ZP is a very important measure of the colloidal systems stability. When its value is high (around ± 30 mV), the system is considered to be stable as particles have enough charges to repel each other and so there is no tendency for agglomeration (Abdelbary et al., 2016). Figure 2(c,d) shows effects of studied MixCs on ZP. As shown in Table 2a, all MixCs had negative coefficients with respect to ZP and also a significant negative interaction BC existed. Yet, all studied MixCs enter in the interaction ABC with very high positive value (ranging from 51 to 85 times) any of the negative coefficients. This leads to the result that all lines in the Piepel’s plot have positive parabolic shape with peaks at reference blend (Figure 2(c)). That is the increase in any MixC leads initially to an increase in ZP then a decrease. This increase is due to the pronouncing of interaction ABC as we move toward the reference blend. The decrease as we move beyond the reference blend is due to fading of ABC influence as much increment in one of the MixCs will eventually be accompanied by considerable reduction in the other two. This overwhelming interaction ABC between MixCs on ZP appears in the contour plot in Figure 2(d). It is observed that as we move to the center of experimental space (reference blend region), the ZP increases and highly negative ZP values are found in the marginal area.

Span 20 as a non-ionic surfactant can produce stable dispersion by its effect on ZP. This could be explained by molecular polarization. The surfactant (span) molecules are absorbed onto the particle or vesicle/water interface which is followed by formation of an electric double layer similar to an ionic layer (Khalil et al., 2013). Yet for enhancing this charging of particles and consequently their stability, 0.05% SLS solution was used for hydration of the niosomal films during preparation (Zhang et al., 2020). The reduction of ZP with increasing surfactant content was found by Asasutjarit et al. (2007) too. The reduction of ZP with increasing Cholesterol content was found by other researchers too (Asasutjarit et al., 2007; Magarkar et al., 2014; Zhang et al., 2020). Asthana et al. (2016) proved that when hydrophilicity of the surfactant increases, the ZP will increase. Cremophor RH has high hydrophilicity (HLB = 13.5) and so increasing its amount in the formula increased the negativity of ZP (Asthana et al., 2016). Yet, Elsheikh et al. (2018) showed that particles produced using Cremophor RH as surfactant have negative value of ZP which is not reduced significantly with increasing Cremophor RH percentage. This is in contrast with our findings where increasing Cremophor RH amount beyond the reference blend led to a significant reduction in ZP.

4.3.3. EE

As the vesicles represent the carrier transferring the drug to skin layers, the higher the amount of drug entrapped within these vesicles, the higher the drug delivery to the skin layers. Thus, EE is a critical factor in the delivery of drug with appropriate amounts to skin layers (Fahmy et al., 2019). Figure 2(e,f) shows effects of studied MixCs on EE. Figure 2(e) shows that MixC C (Cremophor RH amount) has the largest effect on EE, where increasing its amount led to a reduction in EE, while increasing either span 20 amount (A) or Cholesterol amount (B) led to an increase in EE. This plot ensures the invalidity of explaining the effects by looking at the coefficients in Table 2a. In this table, all the three MixCs have positive significant coefficients. Yet being a mixture, there is no practical situation where all the three MixCs can be increased together. Thus, increasing MixC C is accompanied by a reduction in either MixC A or B. Consequently, having a positive coefficient of a less value than that of A or B, the increase in MixC C will practically lead to a reduction in EE in contrast to what may have been predicted from its positive coefficient. These combined effects of MixCs on EE appear in the contour plot in Figure 2(f). It is observed that the nearer we move to Cremophor RH (C) baseline near A or B peaks, the higher EE lines we find.

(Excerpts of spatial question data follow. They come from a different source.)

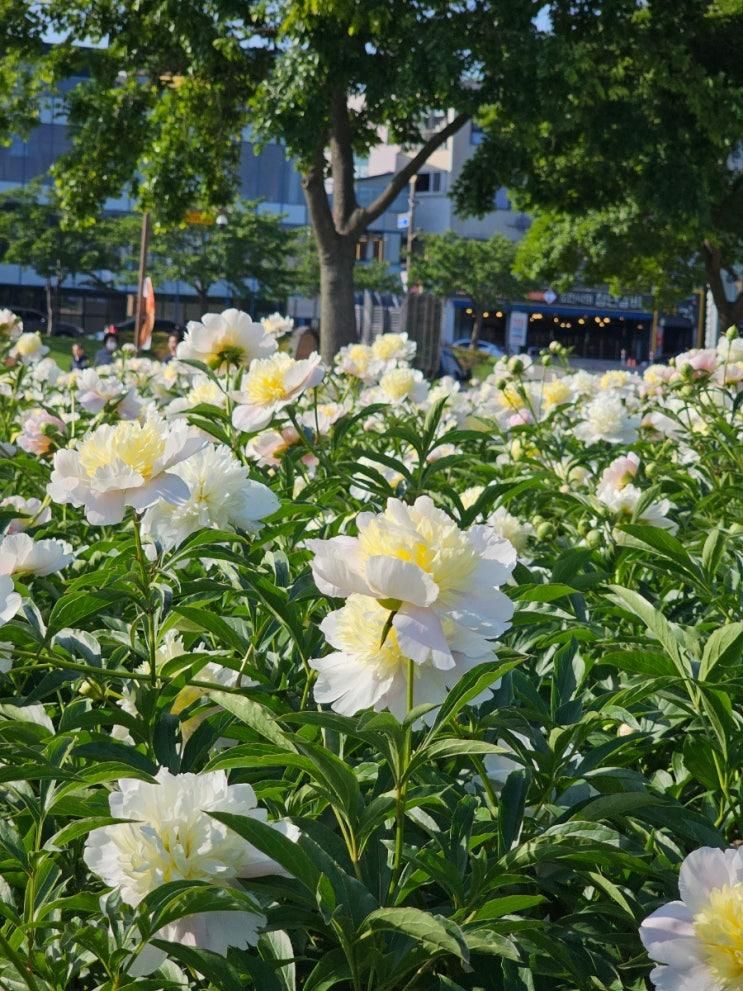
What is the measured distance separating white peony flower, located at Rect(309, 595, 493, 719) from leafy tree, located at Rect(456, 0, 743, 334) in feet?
33.3

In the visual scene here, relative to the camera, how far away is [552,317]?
56688 mm

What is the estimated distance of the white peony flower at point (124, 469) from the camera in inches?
52.6

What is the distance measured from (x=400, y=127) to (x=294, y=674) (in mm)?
12545

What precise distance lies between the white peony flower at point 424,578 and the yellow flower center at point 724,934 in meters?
0.25

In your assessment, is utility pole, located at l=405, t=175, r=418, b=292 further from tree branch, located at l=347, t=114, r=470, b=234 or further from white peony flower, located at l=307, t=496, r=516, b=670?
white peony flower, located at l=307, t=496, r=516, b=670

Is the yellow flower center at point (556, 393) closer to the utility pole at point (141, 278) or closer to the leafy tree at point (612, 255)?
the utility pole at point (141, 278)

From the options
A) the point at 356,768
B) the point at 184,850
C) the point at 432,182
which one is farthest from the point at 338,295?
the point at 432,182

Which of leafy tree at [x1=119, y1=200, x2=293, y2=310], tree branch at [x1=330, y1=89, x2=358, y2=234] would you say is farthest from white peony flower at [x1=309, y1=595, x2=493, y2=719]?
leafy tree at [x1=119, y1=200, x2=293, y2=310]

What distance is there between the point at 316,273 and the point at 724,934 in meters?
50.1

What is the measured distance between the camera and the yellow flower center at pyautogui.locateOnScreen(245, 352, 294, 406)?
79.3 inches

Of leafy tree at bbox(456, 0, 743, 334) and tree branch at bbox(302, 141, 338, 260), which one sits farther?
tree branch at bbox(302, 141, 338, 260)

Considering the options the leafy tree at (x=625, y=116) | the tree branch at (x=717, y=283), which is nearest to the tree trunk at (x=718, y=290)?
the tree branch at (x=717, y=283)

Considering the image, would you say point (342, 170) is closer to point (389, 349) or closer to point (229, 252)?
point (389, 349)

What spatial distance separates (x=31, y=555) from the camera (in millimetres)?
1481
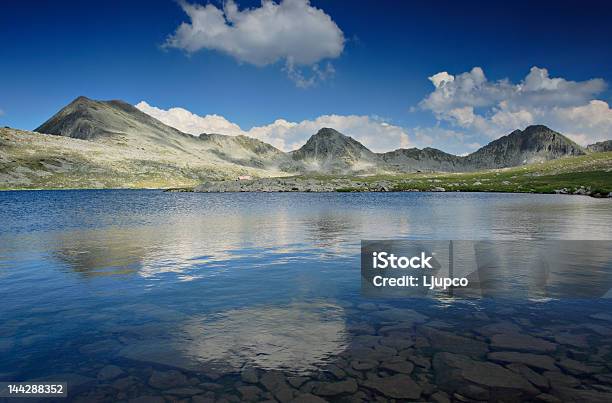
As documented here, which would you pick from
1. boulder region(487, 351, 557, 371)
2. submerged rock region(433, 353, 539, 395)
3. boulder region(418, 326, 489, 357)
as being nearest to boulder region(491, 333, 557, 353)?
boulder region(487, 351, 557, 371)

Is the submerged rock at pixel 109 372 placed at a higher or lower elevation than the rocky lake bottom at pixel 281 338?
lower

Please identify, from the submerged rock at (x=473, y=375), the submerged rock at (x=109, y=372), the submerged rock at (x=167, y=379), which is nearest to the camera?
the submerged rock at (x=473, y=375)

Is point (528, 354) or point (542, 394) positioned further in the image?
point (528, 354)

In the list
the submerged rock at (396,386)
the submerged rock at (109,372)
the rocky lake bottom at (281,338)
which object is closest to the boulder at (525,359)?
Result: the rocky lake bottom at (281,338)

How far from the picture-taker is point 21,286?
19969 mm

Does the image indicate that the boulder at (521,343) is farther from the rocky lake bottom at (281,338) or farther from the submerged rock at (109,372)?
the submerged rock at (109,372)

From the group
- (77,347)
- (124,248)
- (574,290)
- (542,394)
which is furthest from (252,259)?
(542,394)

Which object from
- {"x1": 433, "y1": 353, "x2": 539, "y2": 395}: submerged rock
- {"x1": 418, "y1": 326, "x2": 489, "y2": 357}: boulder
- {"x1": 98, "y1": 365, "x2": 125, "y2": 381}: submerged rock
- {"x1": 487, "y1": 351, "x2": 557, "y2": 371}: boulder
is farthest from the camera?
{"x1": 418, "y1": 326, "x2": 489, "y2": 357}: boulder

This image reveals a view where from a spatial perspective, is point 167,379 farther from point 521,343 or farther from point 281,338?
point 521,343

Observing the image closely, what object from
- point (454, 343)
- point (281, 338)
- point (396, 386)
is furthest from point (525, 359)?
point (281, 338)

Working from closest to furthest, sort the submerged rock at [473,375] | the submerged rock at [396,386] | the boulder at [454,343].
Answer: the submerged rock at [396,386] → the submerged rock at [473,375] → the boulder at [454,343]

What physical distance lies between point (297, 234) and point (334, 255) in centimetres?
1253

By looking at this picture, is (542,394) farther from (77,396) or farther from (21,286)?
(21,286)

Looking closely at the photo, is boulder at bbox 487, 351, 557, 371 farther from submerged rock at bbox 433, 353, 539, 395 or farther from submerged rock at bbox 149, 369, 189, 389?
submerged rock at bbox 149, 369, 189, 389
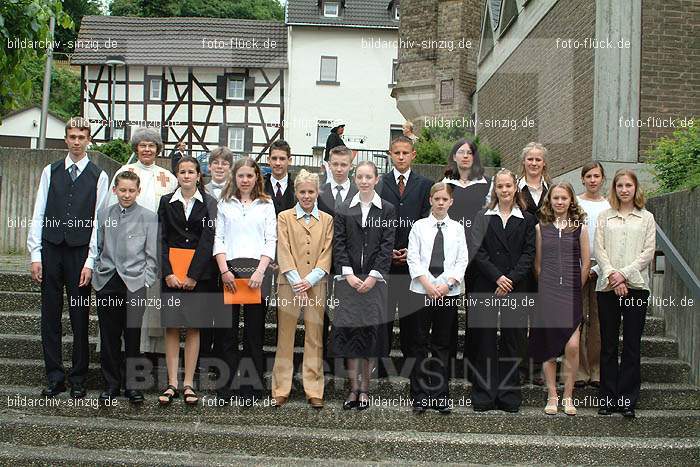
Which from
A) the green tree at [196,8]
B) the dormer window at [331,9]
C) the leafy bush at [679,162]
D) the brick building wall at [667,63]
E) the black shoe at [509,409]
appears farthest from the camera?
the green tree at [196,8]

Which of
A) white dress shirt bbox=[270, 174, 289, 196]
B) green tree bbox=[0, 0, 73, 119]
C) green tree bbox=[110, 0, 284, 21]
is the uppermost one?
green tree bbox=[110, 0, 284, 21]

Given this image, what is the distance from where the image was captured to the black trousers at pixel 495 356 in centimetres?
646

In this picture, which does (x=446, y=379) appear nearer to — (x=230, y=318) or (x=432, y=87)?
(x=230, y=318)

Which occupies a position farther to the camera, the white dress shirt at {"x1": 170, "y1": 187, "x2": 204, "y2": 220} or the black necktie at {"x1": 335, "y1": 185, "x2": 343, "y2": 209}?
the black necktie at {"x1": 335, "y1": 185, "x2": 343, "y2": 209}

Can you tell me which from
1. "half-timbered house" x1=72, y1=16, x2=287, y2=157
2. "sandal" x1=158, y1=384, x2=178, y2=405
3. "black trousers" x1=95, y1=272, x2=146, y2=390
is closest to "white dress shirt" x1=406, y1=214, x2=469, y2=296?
"sandal" x1=158, y1=384, x2=178, y2=405

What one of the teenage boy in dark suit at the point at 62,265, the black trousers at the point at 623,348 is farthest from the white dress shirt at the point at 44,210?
the black trousers at the point at 623,348

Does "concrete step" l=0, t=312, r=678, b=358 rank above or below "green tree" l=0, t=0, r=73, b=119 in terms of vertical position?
below

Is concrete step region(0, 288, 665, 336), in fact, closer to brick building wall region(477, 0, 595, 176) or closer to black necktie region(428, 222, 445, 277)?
black necktie region(428, 222, 445, 277)

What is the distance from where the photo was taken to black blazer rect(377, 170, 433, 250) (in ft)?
23.1

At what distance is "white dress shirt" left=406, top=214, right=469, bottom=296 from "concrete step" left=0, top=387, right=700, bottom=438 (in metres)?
0.97

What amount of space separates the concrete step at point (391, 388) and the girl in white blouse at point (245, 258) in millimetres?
312

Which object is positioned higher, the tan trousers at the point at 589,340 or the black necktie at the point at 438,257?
the black necktie at the point at 438,257

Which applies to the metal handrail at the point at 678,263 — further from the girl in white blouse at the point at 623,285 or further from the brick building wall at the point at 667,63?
the brick building wall at the point at 667,63

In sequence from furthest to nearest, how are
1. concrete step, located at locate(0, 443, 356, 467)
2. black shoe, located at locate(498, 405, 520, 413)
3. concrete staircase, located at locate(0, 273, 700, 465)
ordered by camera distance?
black shoe, located at locate(498, 405, 520, 413) → concrete staircase, located at locate(0, 273, 700, 465) → concrete step, located at locate(0, 443, 356, 467)
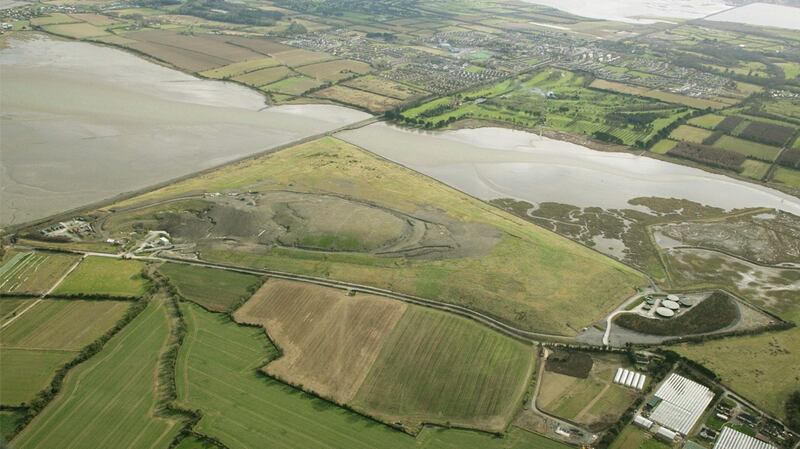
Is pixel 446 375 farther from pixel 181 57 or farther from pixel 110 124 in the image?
pixel 181 57

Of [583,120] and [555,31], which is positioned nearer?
[583,120]

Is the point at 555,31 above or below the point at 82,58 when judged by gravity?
above

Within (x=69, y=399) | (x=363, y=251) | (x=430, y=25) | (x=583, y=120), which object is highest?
(x=430, y=25)

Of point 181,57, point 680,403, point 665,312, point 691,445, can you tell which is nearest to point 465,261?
point 665,312

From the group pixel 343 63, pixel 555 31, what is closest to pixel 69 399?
pixel 343 63

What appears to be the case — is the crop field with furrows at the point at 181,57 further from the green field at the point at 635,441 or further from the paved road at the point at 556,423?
the green field at the point at 635,441

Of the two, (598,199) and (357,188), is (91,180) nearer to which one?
(357,188)

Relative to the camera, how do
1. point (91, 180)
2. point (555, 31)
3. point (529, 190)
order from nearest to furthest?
point (91, 180) < point (529, 190) < point (555, 31)
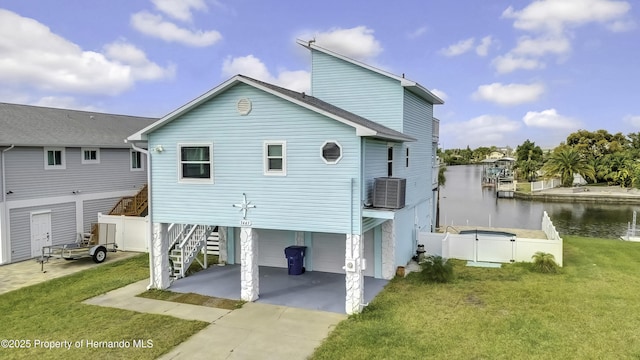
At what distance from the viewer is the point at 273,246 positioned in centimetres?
→ 1525

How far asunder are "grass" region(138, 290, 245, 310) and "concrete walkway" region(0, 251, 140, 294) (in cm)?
468

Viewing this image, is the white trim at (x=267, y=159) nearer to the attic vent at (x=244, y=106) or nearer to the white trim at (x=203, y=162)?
the attic vent at (x=244, y=106)

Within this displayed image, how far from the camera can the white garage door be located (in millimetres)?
13820

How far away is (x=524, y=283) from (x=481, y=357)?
5.81 metres

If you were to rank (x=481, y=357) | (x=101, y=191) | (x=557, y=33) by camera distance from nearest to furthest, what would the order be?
(x=481, y=357) → (x=101, y=191) → (x=557, y=33)

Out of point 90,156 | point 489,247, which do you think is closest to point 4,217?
point 90,156

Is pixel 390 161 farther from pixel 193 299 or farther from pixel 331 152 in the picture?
pixel 193 299

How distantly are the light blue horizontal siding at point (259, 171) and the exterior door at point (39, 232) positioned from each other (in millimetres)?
8387

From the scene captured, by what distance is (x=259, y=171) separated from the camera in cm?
1116

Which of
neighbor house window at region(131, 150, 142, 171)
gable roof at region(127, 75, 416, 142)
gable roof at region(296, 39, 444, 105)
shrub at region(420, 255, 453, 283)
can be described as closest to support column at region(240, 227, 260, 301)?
gable roof at region(127, 75, 416, 142)

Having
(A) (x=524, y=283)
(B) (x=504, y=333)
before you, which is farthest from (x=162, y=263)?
(A) (x=524, y=283)

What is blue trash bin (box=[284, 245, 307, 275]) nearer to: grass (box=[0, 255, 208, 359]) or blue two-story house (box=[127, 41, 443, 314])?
blue two-story house (box=[127, 41, 443, 314])

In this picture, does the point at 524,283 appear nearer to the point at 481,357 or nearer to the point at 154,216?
the point at 481,357

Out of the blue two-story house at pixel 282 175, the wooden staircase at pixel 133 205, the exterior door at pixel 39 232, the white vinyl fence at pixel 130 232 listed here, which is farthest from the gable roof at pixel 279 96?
the wooden staircase at pixel 133 205
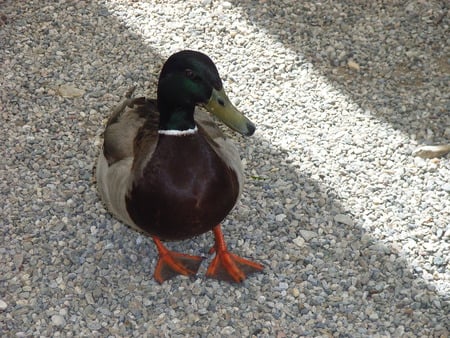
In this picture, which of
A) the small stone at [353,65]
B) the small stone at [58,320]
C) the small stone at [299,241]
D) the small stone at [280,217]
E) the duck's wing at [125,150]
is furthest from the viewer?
the small stone at [353,65]

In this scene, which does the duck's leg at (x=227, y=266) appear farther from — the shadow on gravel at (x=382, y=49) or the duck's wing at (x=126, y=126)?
the shadow on gravel at (x=382, y=49)

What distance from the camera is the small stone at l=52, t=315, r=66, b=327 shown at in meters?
3.04

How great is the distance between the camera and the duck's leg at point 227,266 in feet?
10.5

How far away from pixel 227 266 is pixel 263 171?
0.69 metres

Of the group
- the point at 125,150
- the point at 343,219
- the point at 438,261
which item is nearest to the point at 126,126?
the point at 125,150

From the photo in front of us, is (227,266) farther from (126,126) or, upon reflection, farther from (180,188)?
(126,126)

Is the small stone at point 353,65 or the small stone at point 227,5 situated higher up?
the small stone at point 353,65

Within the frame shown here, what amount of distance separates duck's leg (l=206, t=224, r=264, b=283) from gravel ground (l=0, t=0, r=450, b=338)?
4cm

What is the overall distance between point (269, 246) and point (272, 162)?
58 centimetres

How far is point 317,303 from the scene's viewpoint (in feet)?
10.1

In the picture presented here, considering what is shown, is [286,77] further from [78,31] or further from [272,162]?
[78,31]

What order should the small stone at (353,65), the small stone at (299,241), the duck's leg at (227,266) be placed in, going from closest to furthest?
1. the duck's leg at (227,266)
2. the small stone at (299,241)
3. the small stone at (353,65)

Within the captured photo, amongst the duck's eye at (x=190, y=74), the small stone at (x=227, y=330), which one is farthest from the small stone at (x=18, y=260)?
the duck's eye at (x=190, y=74)

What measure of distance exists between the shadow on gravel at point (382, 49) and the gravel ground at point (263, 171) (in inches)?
0.4
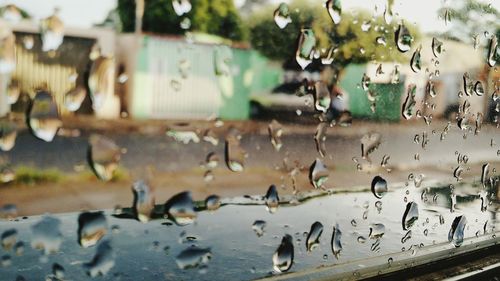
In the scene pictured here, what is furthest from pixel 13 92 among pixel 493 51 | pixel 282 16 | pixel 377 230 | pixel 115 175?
pixel 493 51

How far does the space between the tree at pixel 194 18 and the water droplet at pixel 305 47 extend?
0.12 meters

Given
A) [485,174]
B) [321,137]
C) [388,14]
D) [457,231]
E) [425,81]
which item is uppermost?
[388,14]

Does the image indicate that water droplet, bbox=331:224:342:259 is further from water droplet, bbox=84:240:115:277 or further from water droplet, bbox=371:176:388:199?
water droplet, bbox=84:240:115:277

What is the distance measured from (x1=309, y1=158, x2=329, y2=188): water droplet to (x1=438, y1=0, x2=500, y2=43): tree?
0.41 meters

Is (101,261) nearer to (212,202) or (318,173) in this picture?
(212,202)

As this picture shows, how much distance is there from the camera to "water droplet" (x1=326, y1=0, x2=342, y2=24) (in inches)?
28.0

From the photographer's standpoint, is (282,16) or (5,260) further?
(282,16)

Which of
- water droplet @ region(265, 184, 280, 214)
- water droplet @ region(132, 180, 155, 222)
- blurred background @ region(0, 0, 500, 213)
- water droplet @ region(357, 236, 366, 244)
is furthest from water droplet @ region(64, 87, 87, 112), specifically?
water droplet @ region(357, 236, 366, 244)

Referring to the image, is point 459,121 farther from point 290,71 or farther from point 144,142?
point 144,142

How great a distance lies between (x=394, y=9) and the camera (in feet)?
2.67

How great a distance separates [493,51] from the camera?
3.56 feet

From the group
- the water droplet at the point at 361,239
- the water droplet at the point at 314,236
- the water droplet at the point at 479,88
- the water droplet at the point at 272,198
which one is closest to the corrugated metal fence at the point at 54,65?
the water droplet at the point at 272,198

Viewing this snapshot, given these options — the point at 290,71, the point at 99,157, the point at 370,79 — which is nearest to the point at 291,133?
the point at 290,71

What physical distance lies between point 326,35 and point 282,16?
0.11m
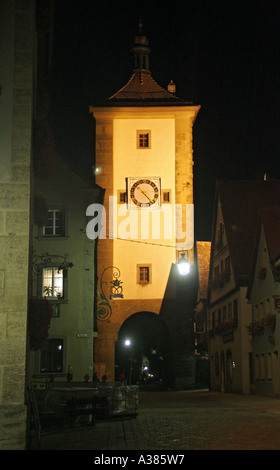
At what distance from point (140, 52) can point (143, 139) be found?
7732 mm

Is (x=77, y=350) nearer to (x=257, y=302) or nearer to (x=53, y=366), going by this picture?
(x=53, y=366)

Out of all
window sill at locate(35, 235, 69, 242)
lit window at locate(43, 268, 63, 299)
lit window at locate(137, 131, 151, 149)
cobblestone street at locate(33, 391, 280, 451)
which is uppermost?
lit window at locate(137, 131, 151, 149)

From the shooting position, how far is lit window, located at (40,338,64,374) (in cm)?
3315

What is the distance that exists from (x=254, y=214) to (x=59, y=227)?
1164cm

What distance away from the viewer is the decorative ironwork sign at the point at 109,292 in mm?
42781

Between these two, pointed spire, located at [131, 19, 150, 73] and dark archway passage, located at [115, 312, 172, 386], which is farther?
pointed spire, located at [131, 19, 150, 73]

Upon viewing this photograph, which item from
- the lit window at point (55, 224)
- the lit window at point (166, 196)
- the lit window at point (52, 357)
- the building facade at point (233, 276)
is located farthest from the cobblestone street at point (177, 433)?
the lit window at point (166, 196)

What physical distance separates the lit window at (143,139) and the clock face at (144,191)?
7.07 ft

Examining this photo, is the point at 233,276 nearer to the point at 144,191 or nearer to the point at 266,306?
the point at 266,306

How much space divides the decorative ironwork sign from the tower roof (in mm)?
10044

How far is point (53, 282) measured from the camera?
33.9 m

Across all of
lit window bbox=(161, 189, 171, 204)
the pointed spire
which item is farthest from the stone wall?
the pointed spire

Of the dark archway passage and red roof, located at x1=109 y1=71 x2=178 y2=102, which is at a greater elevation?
red roof, located at x1=109 y1=71 x2=178 y2=102

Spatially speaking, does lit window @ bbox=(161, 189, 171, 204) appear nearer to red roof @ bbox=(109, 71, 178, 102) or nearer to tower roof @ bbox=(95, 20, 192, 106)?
tower roof @ bbox=(95, 20, 192, 106)
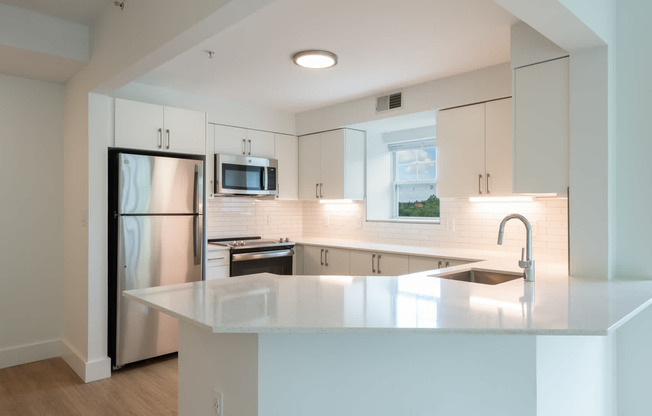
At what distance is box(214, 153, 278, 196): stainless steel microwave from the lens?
4453mm

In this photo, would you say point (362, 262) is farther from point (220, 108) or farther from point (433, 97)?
point (220, 108)

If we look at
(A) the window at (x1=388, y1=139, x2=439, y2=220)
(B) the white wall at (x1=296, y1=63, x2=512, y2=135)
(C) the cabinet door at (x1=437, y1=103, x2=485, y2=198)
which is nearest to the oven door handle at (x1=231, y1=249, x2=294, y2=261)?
(A) the window at (x1=388, y1=139, x2=439, y2=220)

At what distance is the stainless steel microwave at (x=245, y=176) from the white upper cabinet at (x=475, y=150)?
197cm

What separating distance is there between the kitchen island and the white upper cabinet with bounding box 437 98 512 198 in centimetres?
172

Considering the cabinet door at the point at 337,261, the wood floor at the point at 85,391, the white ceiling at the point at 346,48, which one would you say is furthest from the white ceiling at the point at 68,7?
the cabinet door at the point at 337,261

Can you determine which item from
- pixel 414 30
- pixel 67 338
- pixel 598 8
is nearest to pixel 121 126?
pixel 67 338

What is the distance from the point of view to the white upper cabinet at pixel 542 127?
2.53 m

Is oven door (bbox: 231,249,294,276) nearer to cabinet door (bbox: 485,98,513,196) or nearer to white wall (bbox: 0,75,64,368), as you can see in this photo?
white wall (bbox: 0,75,64,368)

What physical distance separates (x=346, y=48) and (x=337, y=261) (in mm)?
2196

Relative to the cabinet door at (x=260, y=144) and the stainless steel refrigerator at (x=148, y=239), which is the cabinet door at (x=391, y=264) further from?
the cabinet door at (x=260, y=144)

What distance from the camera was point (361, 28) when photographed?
2768 mm

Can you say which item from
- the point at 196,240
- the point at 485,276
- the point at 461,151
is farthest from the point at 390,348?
the point at 196,240

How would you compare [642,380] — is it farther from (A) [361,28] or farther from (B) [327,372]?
(A) [361,28]

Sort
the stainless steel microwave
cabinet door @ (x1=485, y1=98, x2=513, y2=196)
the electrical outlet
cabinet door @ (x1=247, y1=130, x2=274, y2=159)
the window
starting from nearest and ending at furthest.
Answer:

The increase in EE with increasing Span 20 amount is to be predicted with increasing the amount of formed niosomes. Moreover, having a relatively low HLB of 8.6, span 20 can help in increasing drug accommodation within the niosomes. This is in agreement with Ephrem et al. who reported that the use of span 20 gave nanocapsules characterized by smaller size and lower PDI with high resistance to drug leakage (Ephrem et al., 2014). Cholesterol is one of the components that are usually added to increase vesicular stability (Fetih, 2016). It stabilizes vesicular bilayer and prevents drug leakage; it also facilitates drug partitioning in the vesicular structure (Abdelbary & El-Gendy, 2008). The increase in the EE with increasing the amount of Cholesterol is in line with the findings of many researchers. This is thought to be due to Cholesterol intercalation through the bilayers, consequently increasing their hydrophobicity and stability and thus preventing drug's leakage (Balakrishnan et al., 2009; Alomrani et al., 2015; Asthana et al., 2016). The reduction in EE with increasing Cremophor RH amount can be attributed to the concurrent reduction of the other two MixCs which increase EE. This is observed in Figure 2(e) despite of the positive coefficient of this factor (Table 2a).

4.4. Formula optimization

The ranges of MixCs used resulted in niosomes with ZP ranging from positive to negative values. For achieving best stability of the optimized formula, the aim was to maximize absolute value of ZP beside low PS and high EE. Thus, formula optimization was done to achieve a particle size below 220 nm and maximize EE twice; with the ZP goal once to maximize and the other to minimize. Optimization results – with criteria of particle size below 220 nm, maximizing EE and ZP – led to a formula with suitable predicted PS and EE but ZP of only 14.64 mV. This ZP is not high enough for creating enough electrostatic repulsion that prevents possible aggregation (Mehnert & Mäder, 2001; Mohanraj & Chen, 2006). Optimization results – with criteria of particle size below 220 nm, maximizing EE and minimizing ZP – led to a formula with suitable predicted PS, EE, and ZP = −38.4 mV. Thus, this was the one selected as an optimized formula (OF) and it was already prepared twice in the selected design as S4 and S12. The values of different MixCs and responses (PS, EE, and ZP) for S4 and S12 are shown in Table 2b. The percent deviation of the actual responses values from the predicted values according to the derived models and the 95% prediction intervals (upper and lower) (95%PI) are also shown in Table 2b. From this table, it is clear that the percent deviations of all actual values – for different responses (measured for the prepared formulae S4 and S12) – from the predicted values had low and acceptable values. Also, all the actual values fell within the 95%PI of the predicted values. This verifies the validity of the derived models (Habib & AbouGhaly, 2016).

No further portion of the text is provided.